WHAT IS NEEDED
Reproduce the closing run of lines below verbatim, from the line that contains "order: Artiodactyla" up to and including the final line.

SOURCE MATERIAL
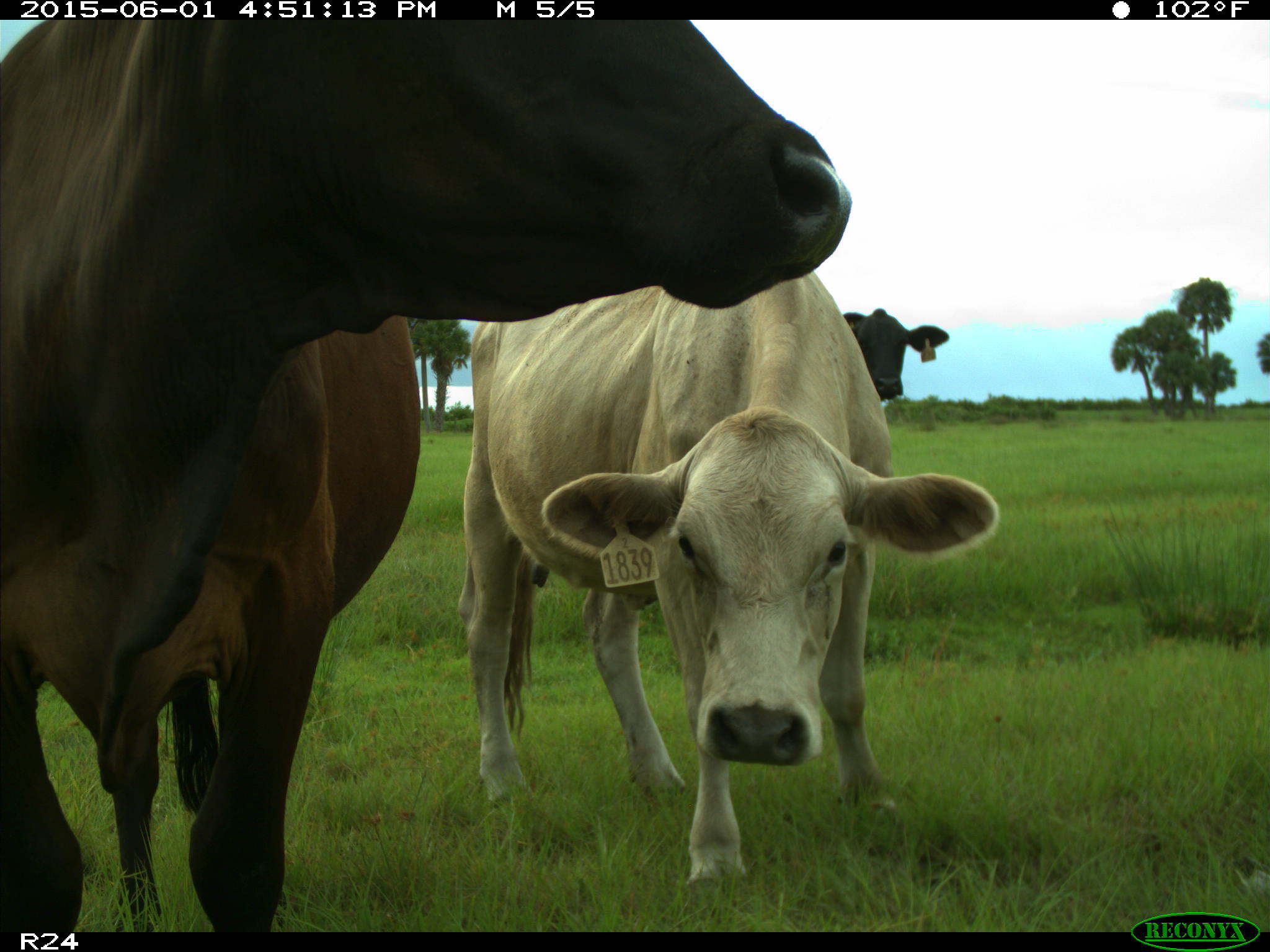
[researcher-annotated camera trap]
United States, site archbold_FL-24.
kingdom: Animalia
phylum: Chordata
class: Mammalia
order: Artiodactyla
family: Bovidae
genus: Bos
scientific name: Bos taurus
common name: domestic cow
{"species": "Bos taurus (domestic cow)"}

RESPONSE TO THE TASK
order: Artiodactyla
family: Bovidae
genus: Bos
scientific name: Bos taurus
common name: domestic cow
{"species": "Bos taurus (domestic cow)"}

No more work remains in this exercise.